Конечно, Маяковский — гений, то есть герой. В отличие от других, такими гениями не являвшихся, он не получил звания героя. Но его это не волновало. И он об этом прямо писал: «Сочтемся славою — ведь мы свои же люди, — / пускай нам общим памятником будет / построенный в боях социализм».
Нет труда вообще. Есть социалистический и капиталистический труд. В прежнее время были Герои Социалистического Труда. Теперь, наверное, должны быть Герои капиталистического труда. Так ведь? Но по очень понятной причине говорится просто о «Герое Труда». Причем говорится так же, как об иных традициях советского времени. Мол, онтологии нет как нет, а знаки прельстительны.
Знаете, как это называется? Культ карго.
Этот культ исповедовали туземцы. Они прельщались знаками, которыми был полон загадочный для них мир белого человека. В основном — самыми элементарными знаками, каковыми были вещи, имевшие непонятное предназначение, но притягательные в качестве амулетов.
Если в подлый перестроечный период существенная часть наших сограждан поклонялась западным вещам как притягательным амулетам, то теперь в виде таких амулетов начинают выступать некоторые знаки, заимствованные из советского периода. Причем речь идет о знаках, беспощадно отсекаемых от связанной с ними социальной бытийственности.

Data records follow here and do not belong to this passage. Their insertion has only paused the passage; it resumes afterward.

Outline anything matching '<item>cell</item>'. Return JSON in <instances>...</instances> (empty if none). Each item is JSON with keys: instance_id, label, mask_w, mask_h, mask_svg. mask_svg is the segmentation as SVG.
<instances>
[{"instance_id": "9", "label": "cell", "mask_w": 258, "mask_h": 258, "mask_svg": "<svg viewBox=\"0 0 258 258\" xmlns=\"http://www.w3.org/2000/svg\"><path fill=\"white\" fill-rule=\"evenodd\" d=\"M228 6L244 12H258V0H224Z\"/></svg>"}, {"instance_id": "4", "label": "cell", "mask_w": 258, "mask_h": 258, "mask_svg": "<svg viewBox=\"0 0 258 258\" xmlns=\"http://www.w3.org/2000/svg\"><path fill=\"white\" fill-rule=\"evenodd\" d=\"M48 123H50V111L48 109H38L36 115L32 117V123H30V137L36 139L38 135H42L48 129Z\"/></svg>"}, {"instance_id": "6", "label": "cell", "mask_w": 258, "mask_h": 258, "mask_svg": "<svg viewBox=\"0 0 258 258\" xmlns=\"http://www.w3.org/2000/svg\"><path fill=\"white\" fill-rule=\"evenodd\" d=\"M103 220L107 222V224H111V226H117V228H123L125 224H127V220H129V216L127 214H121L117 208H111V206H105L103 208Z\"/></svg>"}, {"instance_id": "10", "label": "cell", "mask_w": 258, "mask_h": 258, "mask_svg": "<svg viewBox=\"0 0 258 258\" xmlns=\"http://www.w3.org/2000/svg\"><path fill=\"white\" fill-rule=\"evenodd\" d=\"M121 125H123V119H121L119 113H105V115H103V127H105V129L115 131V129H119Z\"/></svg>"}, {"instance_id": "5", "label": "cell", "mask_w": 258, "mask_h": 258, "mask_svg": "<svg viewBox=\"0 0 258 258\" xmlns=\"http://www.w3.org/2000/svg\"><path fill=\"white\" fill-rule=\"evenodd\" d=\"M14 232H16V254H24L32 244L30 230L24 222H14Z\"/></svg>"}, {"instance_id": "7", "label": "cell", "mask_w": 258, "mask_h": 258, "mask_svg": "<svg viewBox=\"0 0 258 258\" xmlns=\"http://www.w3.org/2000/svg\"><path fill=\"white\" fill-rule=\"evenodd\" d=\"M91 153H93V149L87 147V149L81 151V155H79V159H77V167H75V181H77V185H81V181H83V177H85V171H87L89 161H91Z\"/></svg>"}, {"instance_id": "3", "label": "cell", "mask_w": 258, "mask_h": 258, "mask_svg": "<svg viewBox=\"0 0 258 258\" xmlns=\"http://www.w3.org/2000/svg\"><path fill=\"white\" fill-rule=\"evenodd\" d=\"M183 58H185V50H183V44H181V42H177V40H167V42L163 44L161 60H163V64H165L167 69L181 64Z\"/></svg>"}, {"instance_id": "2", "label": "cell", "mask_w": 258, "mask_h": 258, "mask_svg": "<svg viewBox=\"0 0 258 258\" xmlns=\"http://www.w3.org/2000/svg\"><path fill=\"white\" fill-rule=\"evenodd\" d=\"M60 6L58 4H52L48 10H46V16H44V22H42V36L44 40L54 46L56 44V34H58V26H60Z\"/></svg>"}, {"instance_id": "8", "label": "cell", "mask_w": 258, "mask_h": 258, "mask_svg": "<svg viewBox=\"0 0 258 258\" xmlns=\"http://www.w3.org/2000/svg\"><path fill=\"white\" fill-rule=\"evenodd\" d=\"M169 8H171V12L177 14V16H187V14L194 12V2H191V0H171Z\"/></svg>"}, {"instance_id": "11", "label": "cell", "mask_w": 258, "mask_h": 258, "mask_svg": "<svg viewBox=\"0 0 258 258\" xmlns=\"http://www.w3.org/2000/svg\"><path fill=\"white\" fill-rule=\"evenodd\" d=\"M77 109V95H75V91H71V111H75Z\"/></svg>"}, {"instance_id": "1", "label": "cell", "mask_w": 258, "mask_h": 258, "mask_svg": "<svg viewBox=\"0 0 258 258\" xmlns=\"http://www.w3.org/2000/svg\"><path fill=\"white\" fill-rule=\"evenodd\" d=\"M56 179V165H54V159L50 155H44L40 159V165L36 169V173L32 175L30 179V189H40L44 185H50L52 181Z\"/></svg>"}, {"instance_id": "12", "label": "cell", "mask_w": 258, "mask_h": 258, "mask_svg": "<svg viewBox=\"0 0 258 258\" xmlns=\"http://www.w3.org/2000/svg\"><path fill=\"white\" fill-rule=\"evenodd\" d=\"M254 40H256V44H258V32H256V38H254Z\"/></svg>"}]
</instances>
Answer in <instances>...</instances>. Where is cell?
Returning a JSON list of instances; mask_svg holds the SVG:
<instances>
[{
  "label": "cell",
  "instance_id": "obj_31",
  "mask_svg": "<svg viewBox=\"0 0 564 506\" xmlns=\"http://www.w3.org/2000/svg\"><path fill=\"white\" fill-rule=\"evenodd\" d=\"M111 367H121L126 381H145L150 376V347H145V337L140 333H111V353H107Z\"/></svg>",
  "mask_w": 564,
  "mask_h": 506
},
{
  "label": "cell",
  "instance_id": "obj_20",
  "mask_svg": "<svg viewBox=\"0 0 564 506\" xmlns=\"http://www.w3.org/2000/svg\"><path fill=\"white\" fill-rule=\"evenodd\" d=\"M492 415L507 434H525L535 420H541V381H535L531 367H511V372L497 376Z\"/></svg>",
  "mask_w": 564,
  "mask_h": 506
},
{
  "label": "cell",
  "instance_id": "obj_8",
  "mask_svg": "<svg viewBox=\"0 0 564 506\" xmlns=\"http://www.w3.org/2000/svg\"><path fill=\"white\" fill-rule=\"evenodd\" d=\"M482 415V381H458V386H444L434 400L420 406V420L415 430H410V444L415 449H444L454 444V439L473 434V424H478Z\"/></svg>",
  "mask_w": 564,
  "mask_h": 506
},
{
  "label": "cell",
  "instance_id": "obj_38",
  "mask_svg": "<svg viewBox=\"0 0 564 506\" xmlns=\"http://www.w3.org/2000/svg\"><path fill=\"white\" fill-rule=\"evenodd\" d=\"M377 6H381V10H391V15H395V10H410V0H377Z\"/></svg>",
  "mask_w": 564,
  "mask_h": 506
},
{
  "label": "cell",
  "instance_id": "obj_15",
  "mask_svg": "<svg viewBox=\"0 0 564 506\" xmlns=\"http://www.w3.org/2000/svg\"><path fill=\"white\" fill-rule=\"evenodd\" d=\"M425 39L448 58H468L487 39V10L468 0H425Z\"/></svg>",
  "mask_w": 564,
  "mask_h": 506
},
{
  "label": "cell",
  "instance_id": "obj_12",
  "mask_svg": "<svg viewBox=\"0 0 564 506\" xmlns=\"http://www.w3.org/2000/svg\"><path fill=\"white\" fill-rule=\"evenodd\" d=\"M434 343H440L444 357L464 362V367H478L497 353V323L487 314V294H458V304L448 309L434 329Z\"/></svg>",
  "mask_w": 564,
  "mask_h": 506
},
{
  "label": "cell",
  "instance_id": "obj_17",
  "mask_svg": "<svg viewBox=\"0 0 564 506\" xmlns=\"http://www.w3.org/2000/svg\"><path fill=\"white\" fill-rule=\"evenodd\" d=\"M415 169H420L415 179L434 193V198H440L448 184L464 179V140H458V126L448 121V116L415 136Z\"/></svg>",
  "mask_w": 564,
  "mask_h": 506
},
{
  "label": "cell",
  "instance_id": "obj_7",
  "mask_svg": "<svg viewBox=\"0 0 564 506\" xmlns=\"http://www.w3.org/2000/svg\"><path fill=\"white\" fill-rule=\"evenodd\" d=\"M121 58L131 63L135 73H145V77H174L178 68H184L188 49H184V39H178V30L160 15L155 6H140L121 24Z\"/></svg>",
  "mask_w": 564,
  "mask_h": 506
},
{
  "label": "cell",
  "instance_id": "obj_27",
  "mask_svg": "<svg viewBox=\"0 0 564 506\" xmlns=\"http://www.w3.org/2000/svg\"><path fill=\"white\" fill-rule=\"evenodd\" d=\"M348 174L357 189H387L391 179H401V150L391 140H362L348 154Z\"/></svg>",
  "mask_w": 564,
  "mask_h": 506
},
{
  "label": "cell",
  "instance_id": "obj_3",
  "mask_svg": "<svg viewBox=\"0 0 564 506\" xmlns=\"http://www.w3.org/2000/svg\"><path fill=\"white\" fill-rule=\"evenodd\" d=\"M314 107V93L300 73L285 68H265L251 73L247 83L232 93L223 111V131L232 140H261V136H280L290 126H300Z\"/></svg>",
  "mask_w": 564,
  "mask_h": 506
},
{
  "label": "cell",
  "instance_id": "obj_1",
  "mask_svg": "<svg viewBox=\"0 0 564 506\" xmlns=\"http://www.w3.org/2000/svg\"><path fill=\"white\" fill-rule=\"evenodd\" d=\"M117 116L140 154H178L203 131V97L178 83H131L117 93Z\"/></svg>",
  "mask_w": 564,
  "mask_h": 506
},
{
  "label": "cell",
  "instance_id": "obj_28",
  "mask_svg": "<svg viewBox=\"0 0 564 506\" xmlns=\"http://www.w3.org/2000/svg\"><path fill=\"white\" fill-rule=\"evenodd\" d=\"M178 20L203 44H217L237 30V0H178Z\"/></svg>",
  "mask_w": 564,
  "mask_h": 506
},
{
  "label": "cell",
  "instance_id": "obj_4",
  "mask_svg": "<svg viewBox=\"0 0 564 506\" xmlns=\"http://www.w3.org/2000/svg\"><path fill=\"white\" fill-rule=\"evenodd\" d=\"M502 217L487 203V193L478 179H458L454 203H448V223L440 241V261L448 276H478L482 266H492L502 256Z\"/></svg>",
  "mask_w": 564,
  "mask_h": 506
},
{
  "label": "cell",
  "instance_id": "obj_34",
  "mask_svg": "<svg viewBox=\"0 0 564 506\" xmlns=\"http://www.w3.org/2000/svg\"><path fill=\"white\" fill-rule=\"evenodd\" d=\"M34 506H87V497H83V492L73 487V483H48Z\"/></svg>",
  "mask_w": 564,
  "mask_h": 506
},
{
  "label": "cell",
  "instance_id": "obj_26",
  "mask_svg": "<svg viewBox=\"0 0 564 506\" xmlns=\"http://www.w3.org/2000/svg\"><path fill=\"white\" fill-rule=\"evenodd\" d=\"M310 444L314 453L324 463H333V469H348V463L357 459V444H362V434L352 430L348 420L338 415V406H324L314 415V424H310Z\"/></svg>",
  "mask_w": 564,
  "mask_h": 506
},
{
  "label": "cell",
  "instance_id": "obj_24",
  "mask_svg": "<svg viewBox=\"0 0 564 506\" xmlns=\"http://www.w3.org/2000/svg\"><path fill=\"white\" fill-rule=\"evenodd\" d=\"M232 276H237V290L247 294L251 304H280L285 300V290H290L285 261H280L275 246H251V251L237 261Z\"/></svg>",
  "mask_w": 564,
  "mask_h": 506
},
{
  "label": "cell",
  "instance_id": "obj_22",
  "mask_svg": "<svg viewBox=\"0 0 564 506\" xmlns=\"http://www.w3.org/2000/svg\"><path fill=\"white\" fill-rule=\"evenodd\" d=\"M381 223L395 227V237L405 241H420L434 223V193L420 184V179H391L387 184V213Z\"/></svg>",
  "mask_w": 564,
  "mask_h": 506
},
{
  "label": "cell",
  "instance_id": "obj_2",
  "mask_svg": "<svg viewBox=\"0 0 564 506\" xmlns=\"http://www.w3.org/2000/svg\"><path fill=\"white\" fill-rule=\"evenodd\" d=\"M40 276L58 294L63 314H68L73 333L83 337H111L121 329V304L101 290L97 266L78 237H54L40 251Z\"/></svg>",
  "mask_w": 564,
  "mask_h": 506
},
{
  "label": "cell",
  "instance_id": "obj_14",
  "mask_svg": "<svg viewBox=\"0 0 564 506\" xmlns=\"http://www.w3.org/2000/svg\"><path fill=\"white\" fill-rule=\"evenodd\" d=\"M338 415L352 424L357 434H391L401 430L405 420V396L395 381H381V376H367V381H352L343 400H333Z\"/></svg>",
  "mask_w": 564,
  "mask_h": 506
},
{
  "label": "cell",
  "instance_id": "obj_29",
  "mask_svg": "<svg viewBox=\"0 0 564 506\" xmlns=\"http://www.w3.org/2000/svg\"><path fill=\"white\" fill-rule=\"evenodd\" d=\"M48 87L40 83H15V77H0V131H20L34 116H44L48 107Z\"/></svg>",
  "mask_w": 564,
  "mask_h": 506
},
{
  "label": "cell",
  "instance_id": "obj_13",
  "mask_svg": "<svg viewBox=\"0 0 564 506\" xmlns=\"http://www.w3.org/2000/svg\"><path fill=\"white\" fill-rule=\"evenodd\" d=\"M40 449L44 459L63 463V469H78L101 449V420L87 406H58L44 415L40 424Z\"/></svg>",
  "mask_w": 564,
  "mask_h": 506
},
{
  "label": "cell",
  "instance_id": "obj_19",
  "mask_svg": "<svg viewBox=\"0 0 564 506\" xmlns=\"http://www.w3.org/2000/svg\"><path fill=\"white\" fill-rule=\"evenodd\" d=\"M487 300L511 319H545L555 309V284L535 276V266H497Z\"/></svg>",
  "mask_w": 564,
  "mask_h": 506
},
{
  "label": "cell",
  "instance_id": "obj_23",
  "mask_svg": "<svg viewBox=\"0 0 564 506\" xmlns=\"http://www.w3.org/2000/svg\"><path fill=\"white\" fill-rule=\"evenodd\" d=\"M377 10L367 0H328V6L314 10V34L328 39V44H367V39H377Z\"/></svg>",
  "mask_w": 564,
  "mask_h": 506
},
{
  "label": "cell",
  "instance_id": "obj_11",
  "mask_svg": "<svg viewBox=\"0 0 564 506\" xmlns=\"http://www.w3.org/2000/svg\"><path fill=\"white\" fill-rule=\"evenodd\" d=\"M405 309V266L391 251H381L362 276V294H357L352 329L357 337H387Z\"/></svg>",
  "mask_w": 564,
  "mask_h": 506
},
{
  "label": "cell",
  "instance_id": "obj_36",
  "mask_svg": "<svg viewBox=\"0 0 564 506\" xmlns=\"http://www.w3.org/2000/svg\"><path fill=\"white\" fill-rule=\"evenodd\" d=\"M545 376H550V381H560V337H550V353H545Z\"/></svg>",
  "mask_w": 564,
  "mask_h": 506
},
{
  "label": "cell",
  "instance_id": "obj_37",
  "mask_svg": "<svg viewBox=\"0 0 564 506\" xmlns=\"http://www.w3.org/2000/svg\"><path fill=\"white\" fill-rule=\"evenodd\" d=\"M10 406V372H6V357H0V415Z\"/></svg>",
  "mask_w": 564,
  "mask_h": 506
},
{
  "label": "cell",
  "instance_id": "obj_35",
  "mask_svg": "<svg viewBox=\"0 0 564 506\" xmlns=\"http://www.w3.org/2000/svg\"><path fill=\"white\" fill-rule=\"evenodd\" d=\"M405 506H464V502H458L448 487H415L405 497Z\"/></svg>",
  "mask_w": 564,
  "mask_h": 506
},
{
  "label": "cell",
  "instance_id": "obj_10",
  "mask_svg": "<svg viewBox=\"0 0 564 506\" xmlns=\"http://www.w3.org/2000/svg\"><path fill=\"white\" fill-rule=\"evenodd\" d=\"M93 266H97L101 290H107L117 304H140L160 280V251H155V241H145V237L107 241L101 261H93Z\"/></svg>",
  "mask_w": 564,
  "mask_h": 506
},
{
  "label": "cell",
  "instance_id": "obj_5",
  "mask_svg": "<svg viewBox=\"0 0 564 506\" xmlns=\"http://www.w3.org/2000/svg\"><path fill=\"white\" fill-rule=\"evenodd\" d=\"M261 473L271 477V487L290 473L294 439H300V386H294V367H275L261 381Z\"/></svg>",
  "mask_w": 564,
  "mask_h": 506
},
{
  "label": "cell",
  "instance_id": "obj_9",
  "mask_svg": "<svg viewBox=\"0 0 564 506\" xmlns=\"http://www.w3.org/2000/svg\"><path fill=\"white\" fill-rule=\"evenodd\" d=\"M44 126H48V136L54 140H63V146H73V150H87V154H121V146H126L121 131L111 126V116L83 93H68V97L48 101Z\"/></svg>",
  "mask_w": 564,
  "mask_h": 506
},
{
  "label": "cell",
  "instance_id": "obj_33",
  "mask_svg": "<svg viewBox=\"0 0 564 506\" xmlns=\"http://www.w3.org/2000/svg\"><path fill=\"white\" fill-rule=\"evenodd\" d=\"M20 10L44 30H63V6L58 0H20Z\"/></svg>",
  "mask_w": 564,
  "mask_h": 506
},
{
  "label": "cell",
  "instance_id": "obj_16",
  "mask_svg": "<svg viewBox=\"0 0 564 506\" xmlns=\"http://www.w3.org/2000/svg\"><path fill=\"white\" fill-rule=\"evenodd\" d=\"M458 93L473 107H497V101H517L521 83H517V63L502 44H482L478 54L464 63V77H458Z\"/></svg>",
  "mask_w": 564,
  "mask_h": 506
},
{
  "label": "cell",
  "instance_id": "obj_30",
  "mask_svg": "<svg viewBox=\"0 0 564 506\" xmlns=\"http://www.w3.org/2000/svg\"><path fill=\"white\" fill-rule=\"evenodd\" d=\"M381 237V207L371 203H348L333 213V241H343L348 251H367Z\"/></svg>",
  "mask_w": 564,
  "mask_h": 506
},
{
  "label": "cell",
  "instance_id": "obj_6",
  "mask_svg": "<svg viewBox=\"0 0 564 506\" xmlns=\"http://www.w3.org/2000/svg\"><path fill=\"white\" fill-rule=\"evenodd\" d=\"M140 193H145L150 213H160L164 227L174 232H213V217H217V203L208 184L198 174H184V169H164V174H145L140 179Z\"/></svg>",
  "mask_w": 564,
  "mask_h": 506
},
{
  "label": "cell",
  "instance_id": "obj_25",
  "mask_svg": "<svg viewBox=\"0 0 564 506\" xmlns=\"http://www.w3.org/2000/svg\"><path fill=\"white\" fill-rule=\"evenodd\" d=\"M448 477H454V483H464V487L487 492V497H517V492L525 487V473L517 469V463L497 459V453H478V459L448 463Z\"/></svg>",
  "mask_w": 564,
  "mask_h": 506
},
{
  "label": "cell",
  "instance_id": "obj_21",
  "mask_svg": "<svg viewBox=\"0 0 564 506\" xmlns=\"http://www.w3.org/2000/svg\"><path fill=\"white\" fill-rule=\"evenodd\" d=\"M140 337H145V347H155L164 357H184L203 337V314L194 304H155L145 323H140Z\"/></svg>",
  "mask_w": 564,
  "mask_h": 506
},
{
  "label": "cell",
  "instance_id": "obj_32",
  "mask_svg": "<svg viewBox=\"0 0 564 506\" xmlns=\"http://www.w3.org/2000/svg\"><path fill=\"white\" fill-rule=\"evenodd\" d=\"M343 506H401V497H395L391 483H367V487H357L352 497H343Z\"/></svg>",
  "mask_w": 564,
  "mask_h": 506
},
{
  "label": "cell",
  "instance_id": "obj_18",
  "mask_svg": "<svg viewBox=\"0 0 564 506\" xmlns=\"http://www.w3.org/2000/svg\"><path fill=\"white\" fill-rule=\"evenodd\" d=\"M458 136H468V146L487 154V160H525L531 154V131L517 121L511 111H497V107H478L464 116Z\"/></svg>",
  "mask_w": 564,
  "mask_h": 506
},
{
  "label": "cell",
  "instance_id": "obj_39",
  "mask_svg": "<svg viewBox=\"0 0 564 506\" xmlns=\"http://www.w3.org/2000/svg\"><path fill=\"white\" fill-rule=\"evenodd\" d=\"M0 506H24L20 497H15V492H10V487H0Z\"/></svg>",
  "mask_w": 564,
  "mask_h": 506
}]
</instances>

Вкратце перечислю основные из этих знаков, используемых по принципу карго (еще раз подчеркну, что теперь по этому принципу используется уже советская знаковая система).
Знак №1 — народные дружины. Не забыли еще госпожу Слиску, которая хотела задействовать этот амулет для нашего спасения от тотальной криминализации?
Знак №2 — «Моральный кодекс строителя коммунизма». Коммунизма нам не надо. И строить мы его не хотим. Но «Моральный кодекс» вполне себе ничего.
Знак №3 — советский интернационализм, обеспечивающий мирное сосуществование народов с разной верой и национальной культурой. Наплевать на то, что подобное можно было обеспечить только за счет мощной сверхидеи, на которой, как на потолке, сияли люстры разных вер и национальностей. Сверхидеи не хотим, но интернационализм нравится.
Знак №4 — Герой Труда.
Да мало ли еще этих знаков, используемых именно по принципу карго?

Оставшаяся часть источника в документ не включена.